Childhood dermatomyositis is a muscle disease in children and young adults characterized by capillary necrosis, progressive ischemia‑related muscle fiber damage, and an unknown etiology. Electron microscopy reveals endothelial undulating tubules, lymphocytes, pericytes, and pseudosatellite cells, while affected muscle fibers display mitochondrial elongation, Z‑disk streaming, focal myofibrillary loss, and occasional thick‑filament loss, with rare infarct‑like necrosis and septal inflammatory infiltrates.

Abstract

The childhood type of dermatomyositis, which occurs in children and young adults, shows a specific constellation of pathologic changes in muscle.
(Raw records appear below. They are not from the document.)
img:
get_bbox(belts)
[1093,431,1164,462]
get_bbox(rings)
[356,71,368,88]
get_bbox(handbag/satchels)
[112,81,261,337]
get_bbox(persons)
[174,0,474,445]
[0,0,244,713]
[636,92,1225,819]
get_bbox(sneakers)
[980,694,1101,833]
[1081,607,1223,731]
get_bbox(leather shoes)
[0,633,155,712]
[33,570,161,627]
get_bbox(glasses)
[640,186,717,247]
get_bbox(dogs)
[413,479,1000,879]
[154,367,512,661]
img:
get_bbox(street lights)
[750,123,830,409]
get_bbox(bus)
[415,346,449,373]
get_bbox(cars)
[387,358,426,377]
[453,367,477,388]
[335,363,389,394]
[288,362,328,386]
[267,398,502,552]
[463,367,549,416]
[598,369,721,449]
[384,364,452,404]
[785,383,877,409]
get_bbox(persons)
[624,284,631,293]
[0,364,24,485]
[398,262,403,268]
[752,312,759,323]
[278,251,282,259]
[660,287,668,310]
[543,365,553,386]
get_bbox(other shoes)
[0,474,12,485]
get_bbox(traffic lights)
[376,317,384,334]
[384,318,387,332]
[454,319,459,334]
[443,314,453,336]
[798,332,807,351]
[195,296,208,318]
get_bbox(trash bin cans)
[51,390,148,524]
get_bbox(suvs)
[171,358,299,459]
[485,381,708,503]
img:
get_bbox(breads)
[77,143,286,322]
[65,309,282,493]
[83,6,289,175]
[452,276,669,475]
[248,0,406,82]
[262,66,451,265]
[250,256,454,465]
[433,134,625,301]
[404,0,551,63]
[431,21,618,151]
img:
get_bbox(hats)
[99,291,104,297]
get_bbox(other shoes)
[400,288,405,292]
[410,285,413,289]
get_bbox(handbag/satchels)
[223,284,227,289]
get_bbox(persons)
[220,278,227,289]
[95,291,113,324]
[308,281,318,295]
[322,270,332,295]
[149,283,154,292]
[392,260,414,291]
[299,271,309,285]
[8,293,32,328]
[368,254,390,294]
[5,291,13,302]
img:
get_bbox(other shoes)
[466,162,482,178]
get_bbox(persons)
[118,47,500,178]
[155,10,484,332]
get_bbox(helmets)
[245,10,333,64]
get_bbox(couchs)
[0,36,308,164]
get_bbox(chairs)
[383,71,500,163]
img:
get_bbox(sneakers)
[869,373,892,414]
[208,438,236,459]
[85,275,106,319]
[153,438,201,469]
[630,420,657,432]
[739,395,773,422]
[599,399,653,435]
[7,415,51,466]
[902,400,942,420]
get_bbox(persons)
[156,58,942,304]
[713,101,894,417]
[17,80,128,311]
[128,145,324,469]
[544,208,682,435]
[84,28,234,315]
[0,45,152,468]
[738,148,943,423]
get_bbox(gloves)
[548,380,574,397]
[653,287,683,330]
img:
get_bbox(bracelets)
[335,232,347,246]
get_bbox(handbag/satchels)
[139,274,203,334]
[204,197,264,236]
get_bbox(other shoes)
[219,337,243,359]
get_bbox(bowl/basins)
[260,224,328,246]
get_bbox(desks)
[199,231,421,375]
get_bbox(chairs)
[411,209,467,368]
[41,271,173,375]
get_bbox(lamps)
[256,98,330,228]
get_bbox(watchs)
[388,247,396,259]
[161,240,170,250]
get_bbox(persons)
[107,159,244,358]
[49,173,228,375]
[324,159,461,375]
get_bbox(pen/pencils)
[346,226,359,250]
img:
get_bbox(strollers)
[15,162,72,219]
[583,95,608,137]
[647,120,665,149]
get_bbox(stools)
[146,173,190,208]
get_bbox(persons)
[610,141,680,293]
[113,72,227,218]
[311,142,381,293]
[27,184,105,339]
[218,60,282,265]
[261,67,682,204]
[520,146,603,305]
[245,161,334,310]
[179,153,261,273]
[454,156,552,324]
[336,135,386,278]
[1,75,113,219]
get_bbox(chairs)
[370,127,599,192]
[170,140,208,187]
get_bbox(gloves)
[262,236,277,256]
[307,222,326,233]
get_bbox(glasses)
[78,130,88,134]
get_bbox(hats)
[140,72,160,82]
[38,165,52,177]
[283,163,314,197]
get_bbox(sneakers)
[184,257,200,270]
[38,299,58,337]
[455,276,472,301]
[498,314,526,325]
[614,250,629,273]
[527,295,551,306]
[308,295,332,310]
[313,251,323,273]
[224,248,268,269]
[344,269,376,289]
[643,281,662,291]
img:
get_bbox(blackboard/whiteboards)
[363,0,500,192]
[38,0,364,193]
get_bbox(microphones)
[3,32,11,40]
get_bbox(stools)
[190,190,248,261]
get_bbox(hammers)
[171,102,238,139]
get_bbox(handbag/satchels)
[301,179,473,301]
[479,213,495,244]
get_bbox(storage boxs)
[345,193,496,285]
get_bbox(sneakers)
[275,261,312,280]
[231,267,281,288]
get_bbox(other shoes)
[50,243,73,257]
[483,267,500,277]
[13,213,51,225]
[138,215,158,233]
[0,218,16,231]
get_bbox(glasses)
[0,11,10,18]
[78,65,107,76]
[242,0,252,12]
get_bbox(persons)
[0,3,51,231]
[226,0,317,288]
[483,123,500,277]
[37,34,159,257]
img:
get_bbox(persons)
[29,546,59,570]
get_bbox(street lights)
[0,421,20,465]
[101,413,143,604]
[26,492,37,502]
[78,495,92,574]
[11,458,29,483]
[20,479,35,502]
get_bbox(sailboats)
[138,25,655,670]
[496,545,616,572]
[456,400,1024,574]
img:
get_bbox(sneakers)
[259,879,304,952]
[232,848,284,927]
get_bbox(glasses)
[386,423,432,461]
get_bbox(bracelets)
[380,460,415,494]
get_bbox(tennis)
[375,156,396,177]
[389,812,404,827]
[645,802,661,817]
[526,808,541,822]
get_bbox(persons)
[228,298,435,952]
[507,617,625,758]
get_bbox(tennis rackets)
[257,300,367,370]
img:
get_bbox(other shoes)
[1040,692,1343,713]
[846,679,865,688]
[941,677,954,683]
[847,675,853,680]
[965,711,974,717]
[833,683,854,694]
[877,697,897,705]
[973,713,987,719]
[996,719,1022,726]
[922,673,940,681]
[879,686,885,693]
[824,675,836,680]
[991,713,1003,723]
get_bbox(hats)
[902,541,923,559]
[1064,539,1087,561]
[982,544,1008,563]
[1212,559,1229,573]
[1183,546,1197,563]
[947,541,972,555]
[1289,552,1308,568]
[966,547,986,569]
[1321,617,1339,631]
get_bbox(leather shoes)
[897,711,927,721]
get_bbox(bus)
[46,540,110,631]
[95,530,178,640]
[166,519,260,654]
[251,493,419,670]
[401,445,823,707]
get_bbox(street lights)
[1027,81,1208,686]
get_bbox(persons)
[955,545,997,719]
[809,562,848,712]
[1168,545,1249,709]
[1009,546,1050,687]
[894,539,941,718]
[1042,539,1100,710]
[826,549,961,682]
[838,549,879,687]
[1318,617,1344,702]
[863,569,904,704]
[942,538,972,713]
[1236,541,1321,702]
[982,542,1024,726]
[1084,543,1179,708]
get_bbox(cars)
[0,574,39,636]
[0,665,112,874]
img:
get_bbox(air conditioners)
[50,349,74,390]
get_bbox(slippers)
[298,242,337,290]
Capillary necrosis leads to capillary loss, generally starting on the periphery of muscle fascicles. Electron microscopy discloses undulating tubules in endothelial cells, lymphocytes, pericytes, and pseudosatellite cells. The muscle fiber damage is coextensive with capillary damage and probably results from progressive ischemia. The muscle cells, before atrophying, show mitochondrial elongation, Z disk streaming, focal myofibrillary loss, and occasionally selective thick filament loss. Muscle cell necrosis is rare and limited to infarctlike lesions. Inflammatory infiltrates, if present, occur only in connective tissue septa. The cause of the capillary damage has not been determined.